▸ 対象記事:

2003年1月16日 じゃかるた新聞掲載

活動家や政治家が集結 マラリ事件29周年
 メガ政権を厳しく非難

 一九七四年一月十五日、日本の田中角栄首相がインドネシアを訪問した際に起きた反日・反政府暴動「マラリ事件」の二十九周年に当たる十五日、タマン・イスマイル・マルズキ(TIM)で、当時の活動家や政治家約千人が集まり、メガワティ政権に対する批判演説を行った。最近のデモを動員しているとみられる勢力が集結したものとして注目される。

公共料金値上げ反対デモで、大統領官邸前に集結したデモ隊
公共料金値上げ反対デモで、大統領官邸前に集結したデモ隊
大統領の肖像写真を踏みにじる学生
大統領の肖像写真を踏みにじる学生
 学生活動家としてマラリ事件当時のデモを率いたハリマン・シレガル氏は、「現状を放置した場合、状況はさらに悪化する。国民を無視した政策に対し、厳しく批判していかなければならない」と述べ、メガワティ政権への抗議運動を呼びかけた。
 これに呼応し、熱気に包まれた会場の活動家からは「メガワティ大統領とハムザ副大統領は、すぐに辞任しろ」との叫び声が上がった。
 同行事に出席したのは、ウィラント元国軍司令官やヌグロホ・ジャユスマン元ジャカルタ警視総監のほか、アミン・ライス国民協議会議長の側近のフアド・バワジール元蔵相、正義党のヒダヤット・ヌルワヒッド党首、月星党幹部のアブドゥル・カディル・ザエラニ氏らイスラム系政党の政治家、ムハマディアのシャフィイ・マアリフ議長、著名弁護士のアドナン・ブユン・ナスティオン氏、人権活動家のディタ・インダ・サリ氏、詩人のレンドラ氏ら。
 シャフィイ議長は「政府は鈍感になり、良心を喪失している。国民の困難な状態を見極め、公共料金値上げは延期するべきだ。国民は混乱を起こさず、変革を要求していかなければならない」と呼びかけた。

■メガワティ降ろしデモ 学生評議会ら5000人参加

 公共料金値上げに反対するインドネシア学生評議会(BEM)、イスラム学生連盟(HMI)、インドネシア青年国家委員会(KNPI)などの学生ら約五千人は十五日、大統領官邸前に集まり、メガワティ政権に値上げを撤回するよう求めるデモを行った。今月二日に値上げが実施されて以降、デモは二週間続けて実施されている。

▸ 課題 1:
マラリ事件の記事のうち、「2003年1月16日 じゃかるた新聞掲載」から「結したものとして注目される。」までの部分を、一字も変えずに書き写してください。

▸ 本問の行一覧:
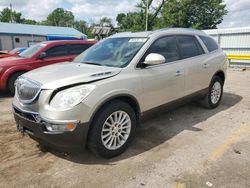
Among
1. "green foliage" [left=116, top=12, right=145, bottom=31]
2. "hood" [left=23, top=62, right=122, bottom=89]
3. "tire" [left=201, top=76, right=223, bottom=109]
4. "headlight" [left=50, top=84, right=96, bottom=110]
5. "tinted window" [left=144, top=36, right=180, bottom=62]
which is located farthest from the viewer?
"green foliage" [left=116, top=12, right=145, bottom=31]

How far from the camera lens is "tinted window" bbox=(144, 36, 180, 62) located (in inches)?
156

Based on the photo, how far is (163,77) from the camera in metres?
3.94

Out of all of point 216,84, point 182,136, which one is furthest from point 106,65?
point 216,84

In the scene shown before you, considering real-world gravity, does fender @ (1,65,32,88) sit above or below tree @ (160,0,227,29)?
below

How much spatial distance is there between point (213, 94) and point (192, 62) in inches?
54.3

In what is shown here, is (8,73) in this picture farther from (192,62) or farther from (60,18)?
(60,18)

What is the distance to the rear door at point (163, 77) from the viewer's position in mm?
3699

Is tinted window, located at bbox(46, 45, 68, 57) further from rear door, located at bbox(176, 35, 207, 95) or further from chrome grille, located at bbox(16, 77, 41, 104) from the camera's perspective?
rear door, located at bbox(176, 35, 207, 95)

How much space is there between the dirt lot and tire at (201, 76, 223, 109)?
0.87 meters

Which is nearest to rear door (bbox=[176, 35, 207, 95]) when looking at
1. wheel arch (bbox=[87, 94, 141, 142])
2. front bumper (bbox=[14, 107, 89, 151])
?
wheel arch (bbox=[87, 94, 141, 142])

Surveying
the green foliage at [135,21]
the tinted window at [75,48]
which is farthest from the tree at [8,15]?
the tinted window at [75,48]

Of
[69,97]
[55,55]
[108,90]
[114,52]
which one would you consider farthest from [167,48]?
[55,55]

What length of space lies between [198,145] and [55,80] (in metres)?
2.44

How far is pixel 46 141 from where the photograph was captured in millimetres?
2996
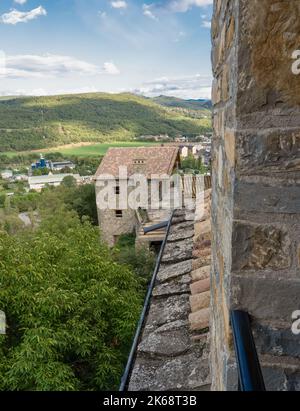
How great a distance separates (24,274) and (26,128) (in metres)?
33.5

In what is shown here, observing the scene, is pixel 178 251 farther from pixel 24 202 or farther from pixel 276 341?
pixel 24 202

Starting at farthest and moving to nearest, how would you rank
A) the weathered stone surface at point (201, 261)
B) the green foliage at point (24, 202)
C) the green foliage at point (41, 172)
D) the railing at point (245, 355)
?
1. the green foliage at point (41, 172)
2. the green foliage at point (24, 202)
3. the weathered stone surface at point (201, 261)
4. the railing at point (245, 355)

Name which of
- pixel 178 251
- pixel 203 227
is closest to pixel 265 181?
pixel 203 227

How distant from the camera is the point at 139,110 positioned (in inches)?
1634

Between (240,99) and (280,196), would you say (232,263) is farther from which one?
(240,99)

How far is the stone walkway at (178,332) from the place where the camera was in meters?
1.51

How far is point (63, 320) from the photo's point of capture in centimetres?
629

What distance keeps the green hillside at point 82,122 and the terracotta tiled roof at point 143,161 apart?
1492 cm

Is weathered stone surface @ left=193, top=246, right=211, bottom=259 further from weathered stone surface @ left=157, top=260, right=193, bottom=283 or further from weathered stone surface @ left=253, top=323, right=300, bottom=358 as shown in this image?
weathered stone surface @ left=253, top=323, right=300, bottom=358

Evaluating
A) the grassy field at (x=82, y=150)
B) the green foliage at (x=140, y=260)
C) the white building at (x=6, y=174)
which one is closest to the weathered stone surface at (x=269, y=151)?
the green foliage at (x=140, y=260)

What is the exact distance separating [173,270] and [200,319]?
3.16 feet

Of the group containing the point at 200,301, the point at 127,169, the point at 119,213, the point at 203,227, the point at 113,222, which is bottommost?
the point at 113,222

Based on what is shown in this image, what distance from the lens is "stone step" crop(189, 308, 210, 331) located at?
1770 mm

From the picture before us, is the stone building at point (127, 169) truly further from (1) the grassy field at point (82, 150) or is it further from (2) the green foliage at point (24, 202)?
(1) the grassy field at point (82, 150)
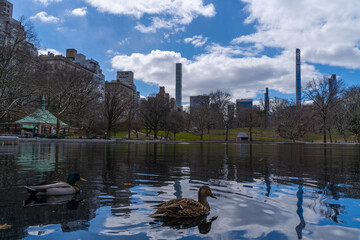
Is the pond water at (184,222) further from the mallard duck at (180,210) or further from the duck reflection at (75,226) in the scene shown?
the mallard duck at (180,210)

▸ 課題 2:
上の行のうち、「grassy」という語句を含む行はいくつありますか。数だけで答えてください。

▸ 解答 1:
2003年1月16日 じゃかるた新聞掲載

活動家や政治家が集結 マラリ事件29周年
 メガ政権を厳しく非難

 一九七四年一月十五日、日本の田中角栄首相がインドネシアを訪問した際に起きた反日・反政府暴動「マラリ事件」の二十九周年に当たる十五日、タマン・イスマイル・マルズキ(TIM)で、当時の活動家や政治家約千人が集まり、メガワティ政権に対する批判演説を行った。最近のデモを動員しているとみられる勢力が集結したものとして注目される。

▸ 解答 2:
3